**Exercise directions**
In the entries below, find each line with the word "locally" and return it.

**Supplied records**

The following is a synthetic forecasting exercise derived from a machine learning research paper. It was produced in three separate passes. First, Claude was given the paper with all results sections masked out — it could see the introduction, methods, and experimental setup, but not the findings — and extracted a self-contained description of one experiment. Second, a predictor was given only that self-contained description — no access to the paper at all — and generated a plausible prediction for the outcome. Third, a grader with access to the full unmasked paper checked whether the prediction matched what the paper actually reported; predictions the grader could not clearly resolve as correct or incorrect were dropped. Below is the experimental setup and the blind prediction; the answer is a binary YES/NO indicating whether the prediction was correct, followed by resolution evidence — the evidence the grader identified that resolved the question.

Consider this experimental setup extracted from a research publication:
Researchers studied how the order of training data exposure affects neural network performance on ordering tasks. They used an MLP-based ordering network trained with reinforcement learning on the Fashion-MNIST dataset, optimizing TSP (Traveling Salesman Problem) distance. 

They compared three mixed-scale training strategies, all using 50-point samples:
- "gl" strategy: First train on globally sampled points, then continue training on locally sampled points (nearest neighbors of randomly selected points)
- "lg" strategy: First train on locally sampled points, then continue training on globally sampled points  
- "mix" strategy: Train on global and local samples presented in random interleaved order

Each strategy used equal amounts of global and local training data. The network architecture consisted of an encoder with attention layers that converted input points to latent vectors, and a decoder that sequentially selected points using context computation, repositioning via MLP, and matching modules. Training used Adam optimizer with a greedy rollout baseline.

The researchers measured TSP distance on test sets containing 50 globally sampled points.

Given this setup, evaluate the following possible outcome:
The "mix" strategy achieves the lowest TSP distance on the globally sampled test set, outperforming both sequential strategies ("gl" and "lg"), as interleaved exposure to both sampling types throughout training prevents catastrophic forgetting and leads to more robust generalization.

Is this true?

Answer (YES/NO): NO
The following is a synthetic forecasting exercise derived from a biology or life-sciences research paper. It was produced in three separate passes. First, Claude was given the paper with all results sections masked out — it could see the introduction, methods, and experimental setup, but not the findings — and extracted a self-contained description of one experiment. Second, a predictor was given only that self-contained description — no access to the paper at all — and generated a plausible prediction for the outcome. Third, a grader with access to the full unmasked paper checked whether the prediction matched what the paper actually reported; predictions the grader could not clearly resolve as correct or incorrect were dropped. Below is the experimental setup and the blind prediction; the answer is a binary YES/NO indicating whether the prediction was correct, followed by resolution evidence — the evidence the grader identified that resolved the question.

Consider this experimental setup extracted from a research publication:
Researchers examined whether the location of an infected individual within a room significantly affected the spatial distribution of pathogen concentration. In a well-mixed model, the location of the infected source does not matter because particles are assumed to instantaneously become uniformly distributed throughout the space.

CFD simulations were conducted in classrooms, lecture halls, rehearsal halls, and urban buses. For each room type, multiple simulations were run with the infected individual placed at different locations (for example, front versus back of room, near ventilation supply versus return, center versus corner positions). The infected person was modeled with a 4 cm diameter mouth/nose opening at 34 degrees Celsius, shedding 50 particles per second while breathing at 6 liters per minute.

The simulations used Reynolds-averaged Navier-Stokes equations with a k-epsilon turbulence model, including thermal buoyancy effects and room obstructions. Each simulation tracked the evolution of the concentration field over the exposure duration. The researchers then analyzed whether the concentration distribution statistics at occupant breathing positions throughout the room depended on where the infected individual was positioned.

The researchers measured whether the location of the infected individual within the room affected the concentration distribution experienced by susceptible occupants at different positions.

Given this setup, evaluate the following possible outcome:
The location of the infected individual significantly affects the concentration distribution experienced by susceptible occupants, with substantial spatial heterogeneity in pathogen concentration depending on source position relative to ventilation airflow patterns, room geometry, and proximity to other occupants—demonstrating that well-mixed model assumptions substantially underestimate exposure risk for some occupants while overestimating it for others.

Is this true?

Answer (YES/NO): YES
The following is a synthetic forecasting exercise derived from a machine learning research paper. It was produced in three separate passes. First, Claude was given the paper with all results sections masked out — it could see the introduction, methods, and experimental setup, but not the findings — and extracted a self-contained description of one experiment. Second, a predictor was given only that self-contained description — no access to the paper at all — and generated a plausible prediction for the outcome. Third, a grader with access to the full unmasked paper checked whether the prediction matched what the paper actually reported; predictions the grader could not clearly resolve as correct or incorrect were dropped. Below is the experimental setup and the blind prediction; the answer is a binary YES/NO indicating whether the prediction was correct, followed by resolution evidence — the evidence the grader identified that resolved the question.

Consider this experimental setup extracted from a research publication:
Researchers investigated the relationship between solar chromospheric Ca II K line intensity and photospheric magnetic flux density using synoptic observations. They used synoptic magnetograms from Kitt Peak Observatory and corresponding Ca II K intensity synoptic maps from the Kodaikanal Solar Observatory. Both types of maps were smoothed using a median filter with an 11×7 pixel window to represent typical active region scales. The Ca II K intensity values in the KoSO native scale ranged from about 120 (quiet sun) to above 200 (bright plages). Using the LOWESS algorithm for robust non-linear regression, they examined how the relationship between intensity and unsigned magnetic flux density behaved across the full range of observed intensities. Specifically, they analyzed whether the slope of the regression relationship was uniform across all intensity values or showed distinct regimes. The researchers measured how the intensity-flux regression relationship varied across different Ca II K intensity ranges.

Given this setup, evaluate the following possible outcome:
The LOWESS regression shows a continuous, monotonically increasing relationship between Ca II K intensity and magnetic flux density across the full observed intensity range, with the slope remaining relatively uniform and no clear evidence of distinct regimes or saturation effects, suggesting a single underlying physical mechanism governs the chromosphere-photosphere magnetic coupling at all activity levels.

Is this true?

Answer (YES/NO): NO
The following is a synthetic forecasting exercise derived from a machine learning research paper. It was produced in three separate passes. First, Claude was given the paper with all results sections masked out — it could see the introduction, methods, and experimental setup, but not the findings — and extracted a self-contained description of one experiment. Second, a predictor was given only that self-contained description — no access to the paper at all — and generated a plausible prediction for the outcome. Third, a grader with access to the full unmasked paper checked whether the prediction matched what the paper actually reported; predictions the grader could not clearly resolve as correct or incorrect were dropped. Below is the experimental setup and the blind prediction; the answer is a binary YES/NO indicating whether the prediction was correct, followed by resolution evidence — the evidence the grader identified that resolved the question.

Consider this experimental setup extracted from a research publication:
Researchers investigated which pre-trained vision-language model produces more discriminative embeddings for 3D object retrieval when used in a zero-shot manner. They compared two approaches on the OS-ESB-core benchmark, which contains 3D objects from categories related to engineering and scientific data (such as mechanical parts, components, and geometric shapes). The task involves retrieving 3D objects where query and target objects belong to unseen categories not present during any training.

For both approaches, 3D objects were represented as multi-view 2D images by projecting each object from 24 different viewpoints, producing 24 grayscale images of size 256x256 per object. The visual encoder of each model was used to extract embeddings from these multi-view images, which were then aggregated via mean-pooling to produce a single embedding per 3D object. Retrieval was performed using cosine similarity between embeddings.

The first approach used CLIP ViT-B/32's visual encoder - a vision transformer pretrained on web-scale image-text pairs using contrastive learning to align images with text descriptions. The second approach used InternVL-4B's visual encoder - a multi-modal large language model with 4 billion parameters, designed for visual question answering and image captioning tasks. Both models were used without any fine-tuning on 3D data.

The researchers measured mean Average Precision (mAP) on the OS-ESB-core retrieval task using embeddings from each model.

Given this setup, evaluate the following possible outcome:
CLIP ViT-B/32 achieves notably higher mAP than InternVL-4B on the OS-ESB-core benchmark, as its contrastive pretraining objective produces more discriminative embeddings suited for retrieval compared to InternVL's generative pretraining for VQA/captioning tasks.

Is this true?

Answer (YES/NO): YES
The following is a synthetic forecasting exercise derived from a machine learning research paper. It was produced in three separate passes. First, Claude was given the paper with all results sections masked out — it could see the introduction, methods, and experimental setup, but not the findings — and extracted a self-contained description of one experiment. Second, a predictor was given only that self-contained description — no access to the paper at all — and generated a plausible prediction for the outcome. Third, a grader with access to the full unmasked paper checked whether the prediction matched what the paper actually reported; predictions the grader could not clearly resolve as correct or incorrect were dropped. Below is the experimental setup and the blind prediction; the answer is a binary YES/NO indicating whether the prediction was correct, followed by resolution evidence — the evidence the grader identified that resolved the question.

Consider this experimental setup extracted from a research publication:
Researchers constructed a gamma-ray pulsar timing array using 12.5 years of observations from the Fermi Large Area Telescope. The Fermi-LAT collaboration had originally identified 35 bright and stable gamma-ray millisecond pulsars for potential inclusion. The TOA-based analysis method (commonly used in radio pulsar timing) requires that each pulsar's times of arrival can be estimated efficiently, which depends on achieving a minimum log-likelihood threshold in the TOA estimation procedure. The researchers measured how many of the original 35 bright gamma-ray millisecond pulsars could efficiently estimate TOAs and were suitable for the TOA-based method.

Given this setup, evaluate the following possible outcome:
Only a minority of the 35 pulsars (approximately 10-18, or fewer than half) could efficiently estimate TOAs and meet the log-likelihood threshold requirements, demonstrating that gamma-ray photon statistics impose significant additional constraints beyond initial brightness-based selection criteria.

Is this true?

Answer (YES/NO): NO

**Final answer**
- "gl" strategy: First train on globally sampled points, then continue training on locally sampled points (nearest neighbors of randomly selected points)
- "lg" strategy: First train on locally sampled points, then continue training on globally sampled points  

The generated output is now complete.